Es imposible, en efecto, que éstos nos procuren ayudas, por un lado, y que sean causantes de maldad, por otro, en los mismos seres. Entre éstos hay que contar también a los transportadores (¿nuncios? ¿ángeles cristianos?), como dice Platón, que anuncian “a los dioses los actos de los hombres y a los hombres los de los dioses”, y elevan nuestras plegarias ante los dioses, como ante unos jueces, manifestándonos, a su vez, mediante los oráculos, los consejos y advertencias de aquéllos. Por otra parte, todas las almas que no dominan su corriente contigua de aire, sino que en su mayor parte son dominadas por ella, son ajetreadas y zarandeadas en exceso por este mismo motivo, cada vez que los arrebatos y los deseos de la corriente de aire toman impulso. Estas almas también son demonios, pero con todo merecimiento pueden recibir el nombre de malvados.
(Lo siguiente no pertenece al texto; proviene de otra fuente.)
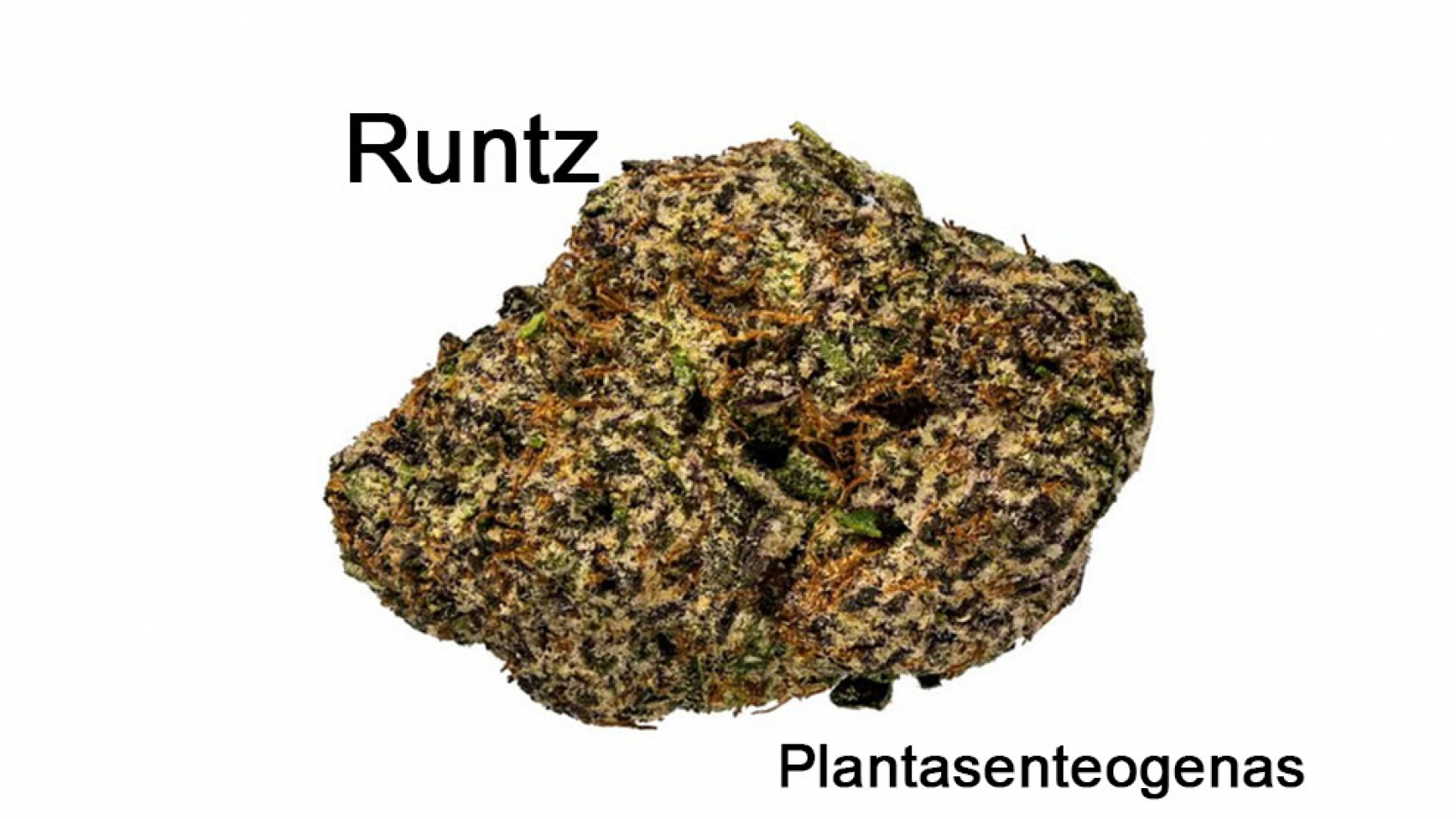 Runtz-02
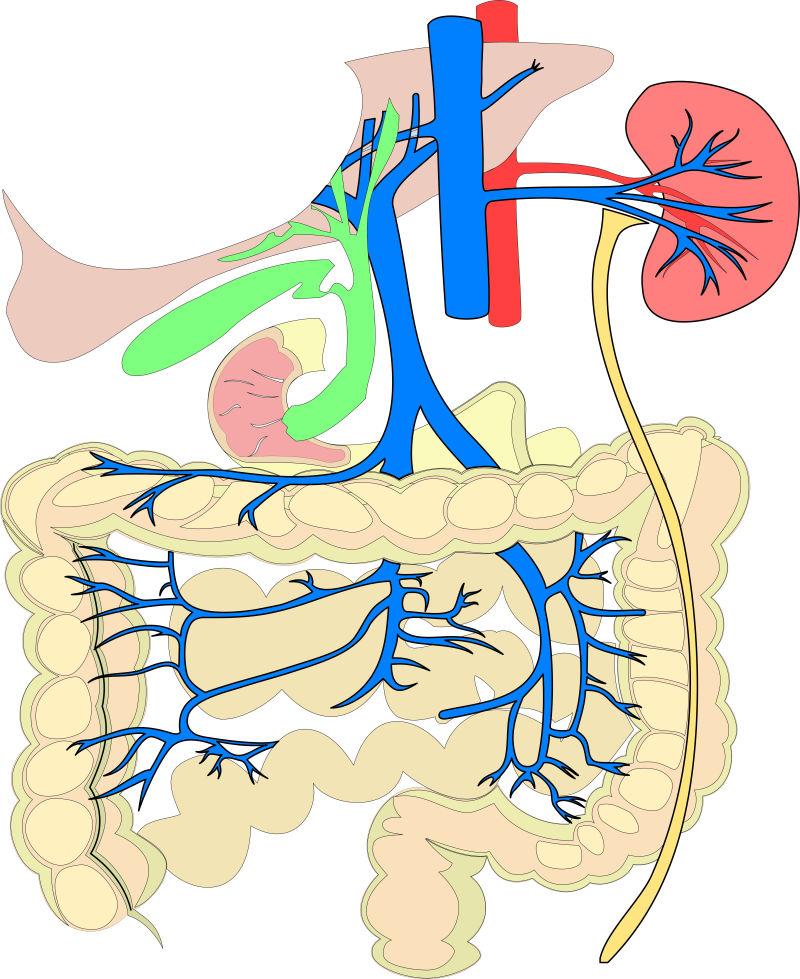人类内脏插图矢量设计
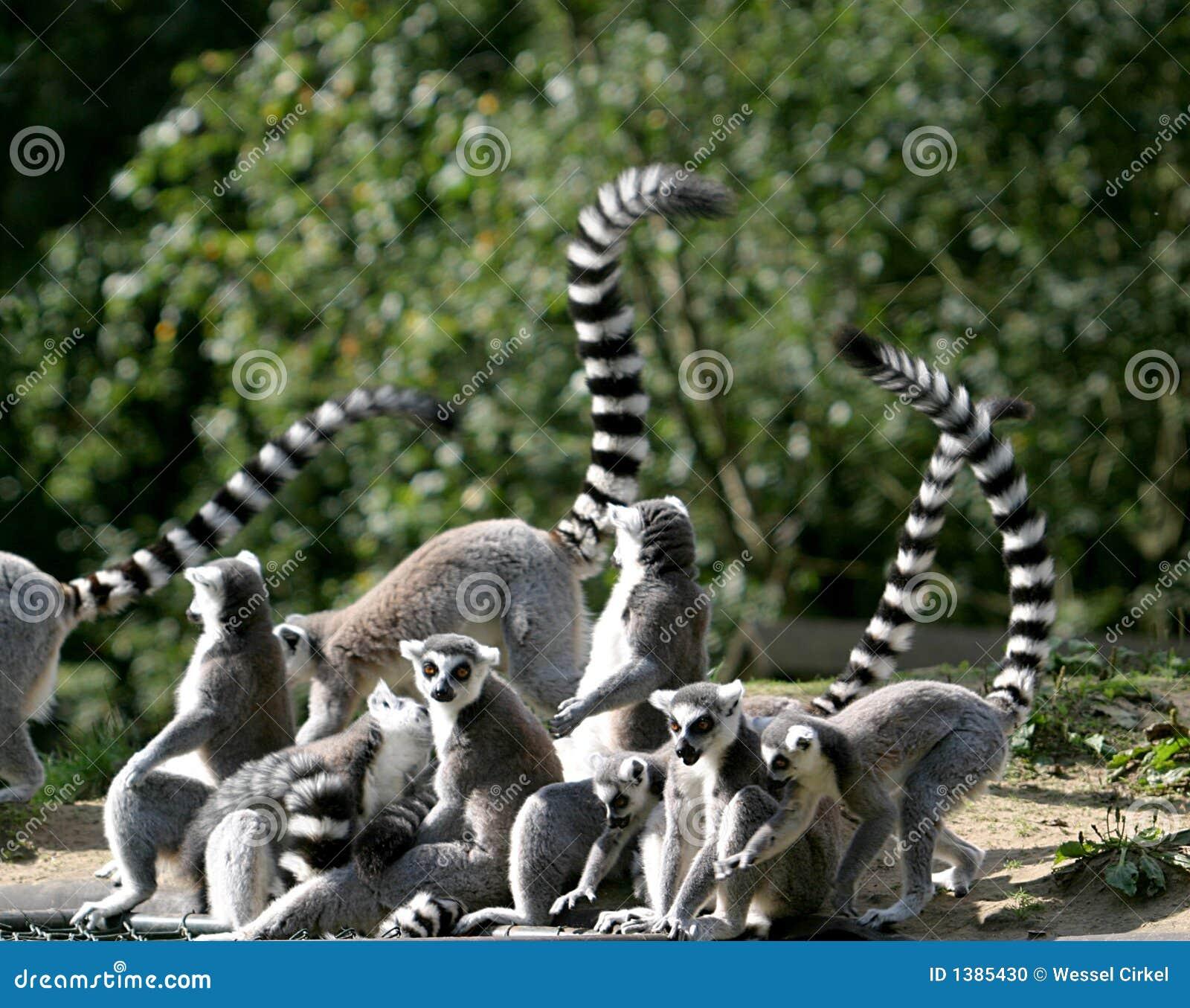 Famille de Lemur Ring-tailed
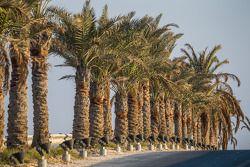Palmbomen op BIC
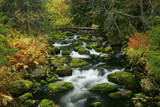 Primeval Forest with Brook in Autumn Photographic Print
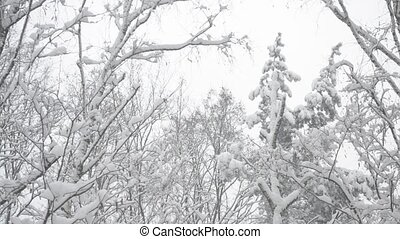 Tops of trees in a mixed forest swaying gently in wind in snow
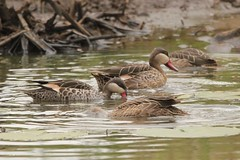 Just like ducks (Nagarjun) Tags: egyptiangoose alopochenaegyptiaca nairobinationalpark kenya eastafrica duck safari savannah gamedrive wildlife lillypond
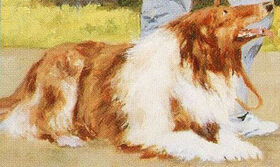 Louie Thomas Kristys dog from book 11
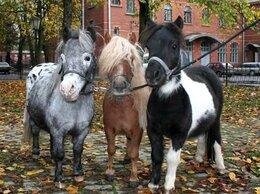 Туры - Экскурсия В гости к мини лошадям..., 0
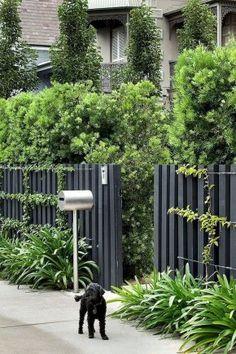 Easy Cheap Backyard Privacy Fence Design Ideas 01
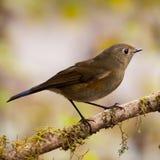 蓝色鸟,女性喜马拉雅Bluetail (Tarsiger rufila特写镜头  免版税库存照片
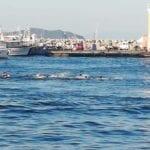 """Isola sempre più fuori controllo, tuffi nel porto dei """"pariolini"""""""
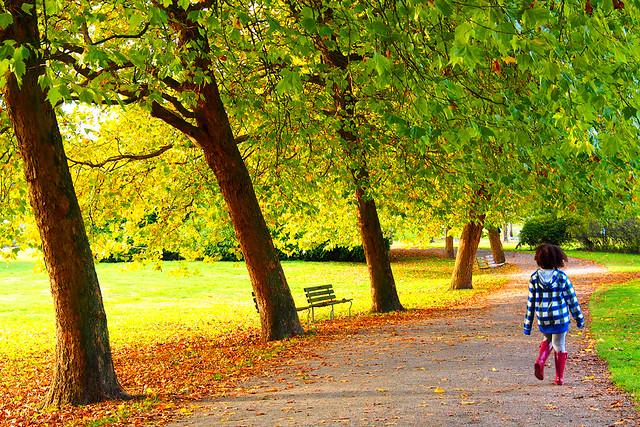 Walking in an Autumn Wonderland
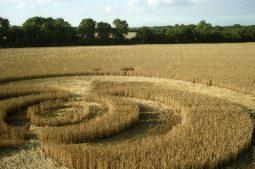 Exton, Hampshire | 21st  July 1995 | Wheat | P2 35mm Neg Scan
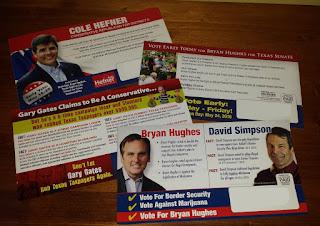 Texas candidate brochures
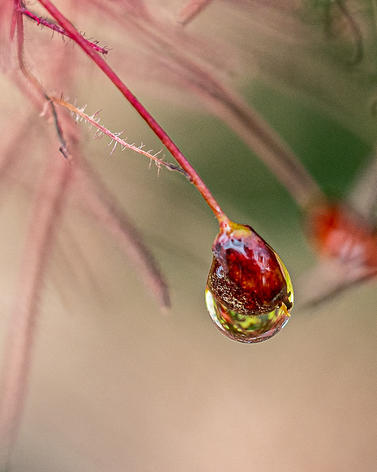 Andrea Popick - Rain Drop Reflection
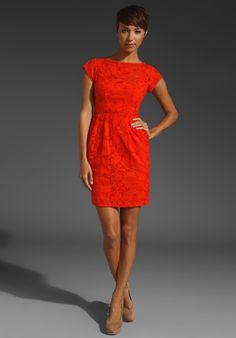 Shift Dresses - Dresses - Emerge Roses Dress - EziBuy Australia ...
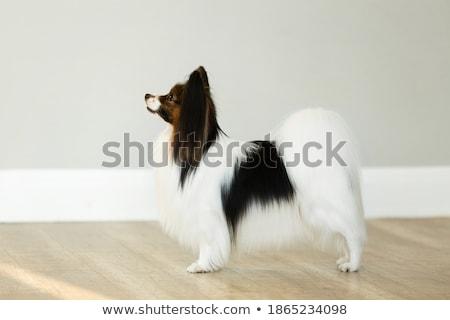 Izolált fehér mosoly kutya képzés kutyakölyök Stock fotó © silense
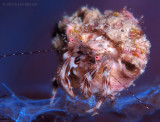Pink-eyed Hermit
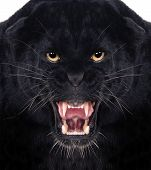 stock photo of sneak  - Direct frontal shot of a Black Leopard snarling with isolated background - JPG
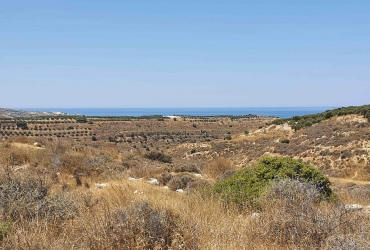 LAND PLOT 4050 m² FOR SALE IN KAMILARI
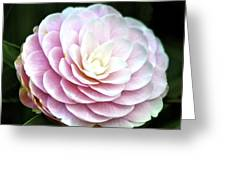 Camellia Twenty-two  Greeting Card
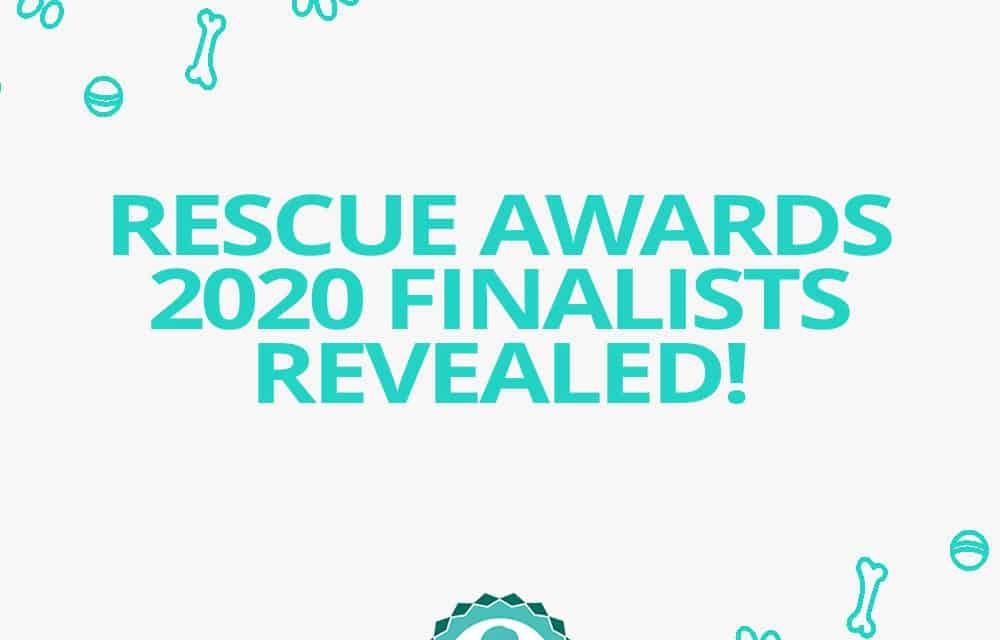 Jetpets Companion Animal Rescue Awards Finalists Revealed 2020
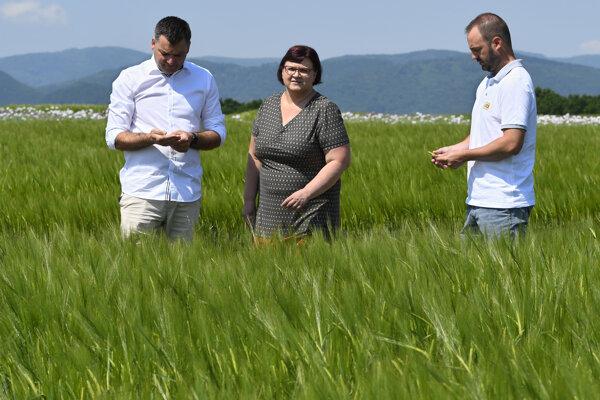 Sladovnícky poľný deň sa konal v priestoroch Skúšobnej stanice Ústredného kontrolného a skúšobného ústavu poľnohospodárskeho vo Vranove nad Topľou.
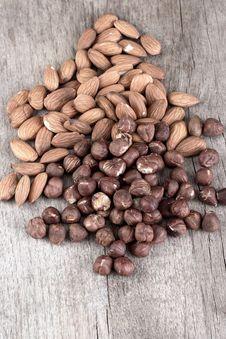 Free Almond And Hazelnut Stock Image - 29542911
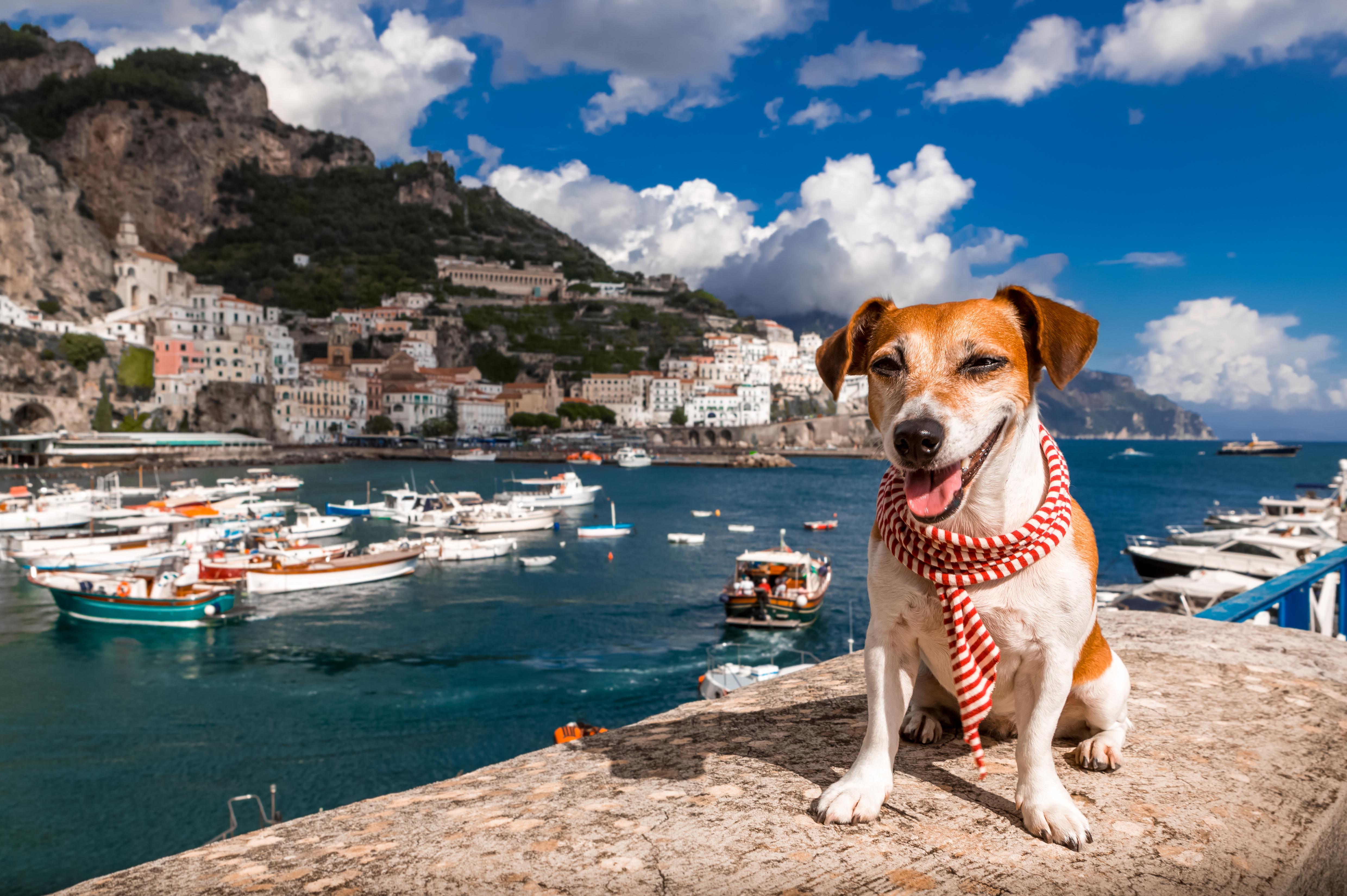 Cachorro viajando na Itália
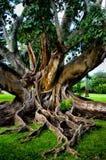 与大根的美丽的树 免版税图库摄影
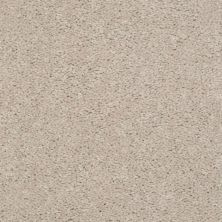 Shaw Floors Shaw Design Center Lacona 15′ Cashmere 55103_5C162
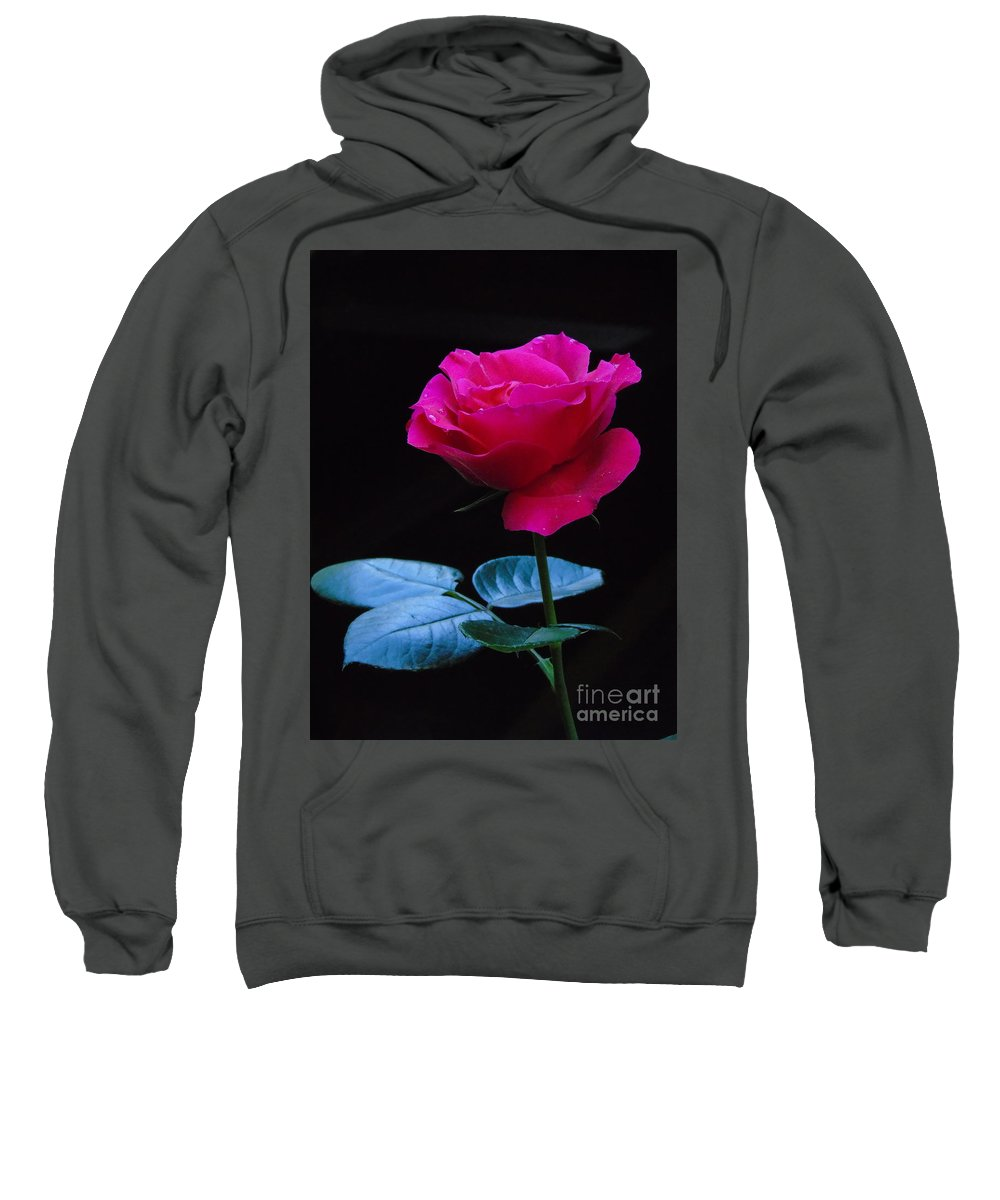 Rose Sweatshirt featuring the photograph A Very Special Rose by Silvana Miroslava Albano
Son también, todos éstos, y los dotados de una propiedad contraria, invisibles e imperceptibles por completo a los seres humanos (Jámblico, De mysteriis), porque no están revestidos de un cuerpo sólido, ni todos tienen una misma forma, que quedan impresas en el elemento neumático, y a la vez lo configuran, unas veces aparecen y otras permanecen invisibles; a veces también cambian sus formas, los peores, al menos. En lo que respecta al elemento neumático, en la medida en que es corpóreo, está expuesto a la pasión y a la corrupción. Pero al tenerlo encadenado las almas, de modo que su apariencia permanece durante mucho tiempo, no es eterno. Porque es verosímil que continuamente tenga flujos y se nutra. El cambio de los buenos démones se realiza con una estructura proporcionada, como corresponde a los que dejan ver sus cuerpos; entre los malvados, se efectúa sin proporción, porque expuestos mayormente a la pasión, habitan un lugar próximo a la tierra y no hay delito alguno que no intenten cometer.
Porque teniendo un carácter totalmente violento y engañoso, pues no está sometido a la vigilancia de una divinidad superior, realizan la mayor parte del tiempo ataques violentos y repentinos, a la manera de emboscadas, en parte por intentar pasar desapercibidos, en parte por ejercer su violencia. Por ello son intensas las pasiones que ellos infunden. Pero los remedios y las correcciones de los demonios superiores parecen demasiado lentas. En efecto, todo el bien, al ser dócil y uniforme, progresa ordenadamente y no sobrepasa lo debido. Al pensar de este modo, será imposible que puedas incurrir en el más absurdo de los hechos: concebir las maldades entre los buenos demonios y las bondades entre los malos. Porque no solo el razonamiento es absurdo en este punto, sino que también la mayoría concibe unas ideas pésimas sobre los dioses y las infunde entre el resto de los hombres.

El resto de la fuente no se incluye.